撮影教室


スローシャッターで味わいある写真を

周囲が暗い時に使用
 シャッタースピード(速度)はカメラによって異なりますが、高級一眼レフにもなりますと、1/8000秒の高速から30秒の低速まで幅広くあります。コンパクトカメラではだいたい1/2〜1/500秒程度ですが、ほとんどのカメラはシャッタースピードをコントロールできません。しかし、スローシャツターになる場合がしばしばあります(以下のデータはISO 100を基準にして述べてあります)。

 まず、スローシャッターはどの程度からいうのか、いろいろ意見の別れるところですが、手持ち、標準レンズで撮影して手ブレが生じない限界が1/60秒といわれています。この手ブレを基準にして一般的には1/30秒以下をスローシャッターと解釈しているようです。
 また、なぜスローシャッターにするのか、その理由は通常、フィルムにより多くの光を当てて露光する場合です。多用するケースとしては、暗い場所での撮影になります。

 コンパクトカメラの場合、暗い場所では自動的にスローシャッターになります。もちろん一眼レフでもプログラムモードを暗い場所で使用したら好むと好まざるとにかかわらず、スローシャッターになります。カメラをしっかり持って撮影しなければなりません。手ブレ対策として三脚を使用しての撮影になります。また、スポット測光の時など周囲が明るいのに暗い部分に合わせたため、思わぬ時にスローシャッターになって手ブレをしてしまうこともあります。

川や滝の水の流れを糸状に表現
 意図的にスローシャッターを使用するケースとしては、被写体の背景までハッキリ写し込みたい、つまり被写界深度を取りたい時に使用します。周囲の明るさにもよりますが、曇天ではレンズの絞り値を F16にしますと、1/30秒以下になりがちです。

 また、川の流れや滝を撮影する時にしばしば使用されます。川や滝が糸状になっている写真がありますが、流れや落下する水を表現するためにスローシャッターが使われています。流れの速さによりますが、通常、山間部の清流ではシャッタースピードを1/2秒、滝では1/15〜1/30秒で確実に糸状になります。

 但し、川や滝に日光が当たっている場合、1/2秒にもすると絞りがF16でも露出オーバーになるケース多々あり、イメージとはほど遠い写真になってしまいます。さらに絞り込まなければなりませんが、一眼レフ用のレンズではほとんどがF16〜22が限界でしょう。こうした強い光の中では、光量調節ができるフィルターを使用し、スローシャッターでも撮れるようにします。

スピード感を出す時にも使用
 このほか、バイクやカーレースにもスピード感を出すために被写体の後ろを流したようにする時に使用されます。
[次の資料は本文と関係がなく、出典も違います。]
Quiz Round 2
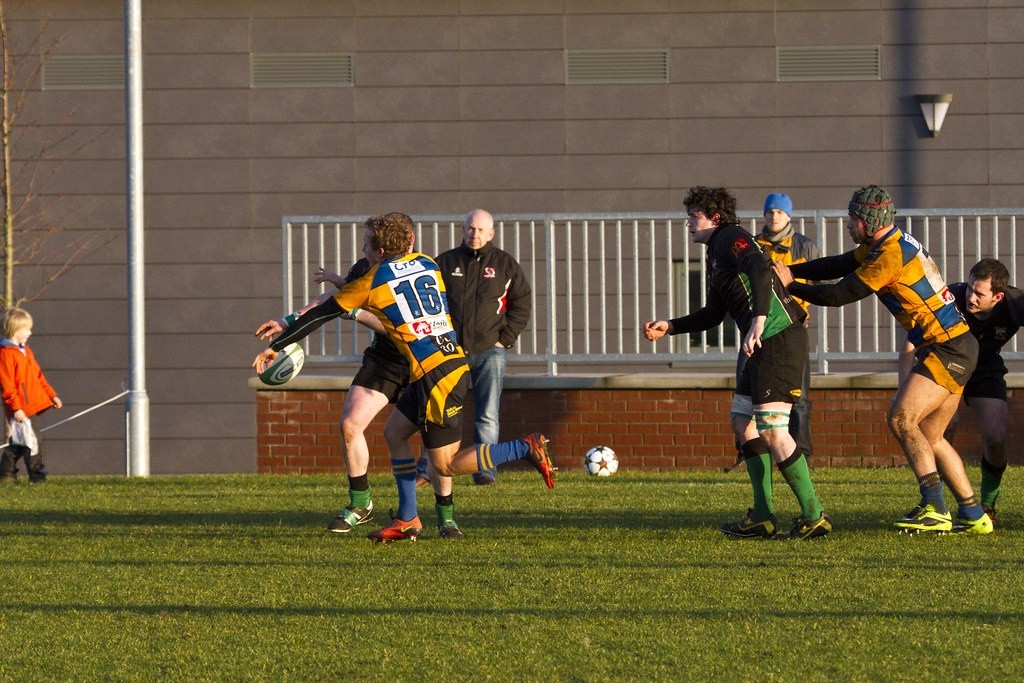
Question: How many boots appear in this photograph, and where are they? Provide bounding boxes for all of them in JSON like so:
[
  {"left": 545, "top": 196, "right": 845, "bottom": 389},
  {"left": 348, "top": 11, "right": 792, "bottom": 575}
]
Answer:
[
  {"left": 23, "top": 446, "right": 46, "bottom": 483},
  {"left": 0, "top": 436, "right": 24, "bottom": 483}
]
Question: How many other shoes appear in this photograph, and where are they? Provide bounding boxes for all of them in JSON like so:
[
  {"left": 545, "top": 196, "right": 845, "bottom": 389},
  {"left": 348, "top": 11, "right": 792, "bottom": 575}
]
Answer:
[
  {"left": 475, "top": 476, "right": 494, "bottom": 484},
  {"left": 415, "top": 478, "right": 428, "bottom": 490}
]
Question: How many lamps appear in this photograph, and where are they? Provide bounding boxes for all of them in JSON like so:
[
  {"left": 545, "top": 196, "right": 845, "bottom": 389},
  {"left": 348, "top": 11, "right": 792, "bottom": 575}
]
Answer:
[{"left": 915, "top": 94, "right": 953, "bottom": 137}]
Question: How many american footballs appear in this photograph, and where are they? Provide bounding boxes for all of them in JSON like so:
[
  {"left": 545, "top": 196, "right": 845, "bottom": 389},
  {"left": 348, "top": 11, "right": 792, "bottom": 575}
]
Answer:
[{"left": 257, "top": 341, "right": 305, "bottom": 386}]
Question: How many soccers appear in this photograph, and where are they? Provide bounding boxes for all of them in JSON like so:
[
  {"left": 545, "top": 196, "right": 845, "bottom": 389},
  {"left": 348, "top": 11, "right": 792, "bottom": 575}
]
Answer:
[{"left": 584, "top": 446, "right": 619, "bottom": 478}]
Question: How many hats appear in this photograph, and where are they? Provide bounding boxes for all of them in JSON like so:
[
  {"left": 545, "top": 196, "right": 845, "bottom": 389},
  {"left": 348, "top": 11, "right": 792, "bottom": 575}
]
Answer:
[
  {"left": 847, "top": 184, "right": 896, "bottom": 246},
  {"left": 764, "top": 193, "right": 792, "bottom": 217}
]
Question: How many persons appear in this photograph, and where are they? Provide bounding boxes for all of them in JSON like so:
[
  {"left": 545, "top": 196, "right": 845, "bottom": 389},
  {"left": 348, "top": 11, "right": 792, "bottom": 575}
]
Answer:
[
  {"left": 408, "top": 209, "right": 532, "bottom": 487},
  {"left": 770, "top": 184, "right": 993, "bottom": 536},
  {"left": 252, "top": 213, "right": 559, "bottom": 543},
  {"left": 890, "top": 258, "right": 1024, "bottom": 529},
  {"left": 644, "top": 186, "right": 832, "bottom": 539},
  {"left": 0, "top": 309, "right": 62, "bottom": 483},
  {"left": 724, "top": 192, "right": 834, "bottom": 473}
]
疾走する被写体にピントを合わせカメラで追いながら、1/15〜1/30秒のスローシャッターで撮ります。これを「流し撮り」といいます(但し、近距離で撮影する場合は 1/125秒でも背景が流れたように撮ることができますし、どのように表現するかで、シャッタースピードは大きく異なります)。このテクニックは子供の運動会の時にも我が子を目立たせるために活用することができます。
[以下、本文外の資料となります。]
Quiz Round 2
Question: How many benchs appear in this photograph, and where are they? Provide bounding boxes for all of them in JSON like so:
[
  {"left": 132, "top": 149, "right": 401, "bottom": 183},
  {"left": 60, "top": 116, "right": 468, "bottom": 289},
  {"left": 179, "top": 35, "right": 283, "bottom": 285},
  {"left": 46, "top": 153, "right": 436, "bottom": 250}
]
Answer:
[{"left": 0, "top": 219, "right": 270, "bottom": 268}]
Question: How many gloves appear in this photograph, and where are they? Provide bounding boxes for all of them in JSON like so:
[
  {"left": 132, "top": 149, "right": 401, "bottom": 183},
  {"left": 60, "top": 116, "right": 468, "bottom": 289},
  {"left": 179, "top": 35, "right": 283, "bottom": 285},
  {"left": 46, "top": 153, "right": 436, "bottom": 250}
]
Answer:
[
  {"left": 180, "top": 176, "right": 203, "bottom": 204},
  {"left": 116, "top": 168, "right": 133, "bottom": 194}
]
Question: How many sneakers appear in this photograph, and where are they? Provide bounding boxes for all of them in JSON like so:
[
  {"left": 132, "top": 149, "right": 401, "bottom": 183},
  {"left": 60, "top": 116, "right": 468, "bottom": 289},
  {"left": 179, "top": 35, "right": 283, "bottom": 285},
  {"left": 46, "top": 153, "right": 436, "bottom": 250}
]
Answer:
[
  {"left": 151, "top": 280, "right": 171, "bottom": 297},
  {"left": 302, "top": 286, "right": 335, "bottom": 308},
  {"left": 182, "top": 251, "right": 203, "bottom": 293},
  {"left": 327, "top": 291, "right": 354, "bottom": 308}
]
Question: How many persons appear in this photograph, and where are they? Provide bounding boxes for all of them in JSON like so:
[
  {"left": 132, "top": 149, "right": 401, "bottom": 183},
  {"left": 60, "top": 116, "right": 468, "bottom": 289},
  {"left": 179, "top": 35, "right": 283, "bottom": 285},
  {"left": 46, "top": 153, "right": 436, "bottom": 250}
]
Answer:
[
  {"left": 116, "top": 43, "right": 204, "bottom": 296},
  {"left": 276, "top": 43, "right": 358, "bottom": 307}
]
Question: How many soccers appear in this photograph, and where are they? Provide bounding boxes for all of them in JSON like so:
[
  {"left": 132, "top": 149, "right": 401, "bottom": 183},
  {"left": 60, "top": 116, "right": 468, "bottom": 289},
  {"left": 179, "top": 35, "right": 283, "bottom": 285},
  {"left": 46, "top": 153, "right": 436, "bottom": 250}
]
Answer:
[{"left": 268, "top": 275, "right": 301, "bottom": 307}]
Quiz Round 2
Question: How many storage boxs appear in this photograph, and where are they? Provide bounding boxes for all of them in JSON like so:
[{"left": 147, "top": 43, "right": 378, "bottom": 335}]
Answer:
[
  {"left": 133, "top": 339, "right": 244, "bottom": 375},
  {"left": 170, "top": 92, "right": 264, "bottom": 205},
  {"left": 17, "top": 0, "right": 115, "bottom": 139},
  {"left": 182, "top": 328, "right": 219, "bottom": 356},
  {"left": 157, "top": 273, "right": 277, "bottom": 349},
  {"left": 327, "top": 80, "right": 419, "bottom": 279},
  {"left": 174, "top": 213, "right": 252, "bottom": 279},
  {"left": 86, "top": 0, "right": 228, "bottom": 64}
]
 流し撮りとは逆に、カメラを固定させておいて、人物や列車などの被写体を走って「るように見せるために、ブラしたように撮影する時にも使用します。

  このようにスローシャッターはいろいろな場面で使用できますので、是非、そのテクニックを身につけて味わいのある写真を撮ってください。

  なお、スローシャッターの使い方の中でストロボを使用したスローシンクロもありますが、ストロボの撮影の時に改めて記します。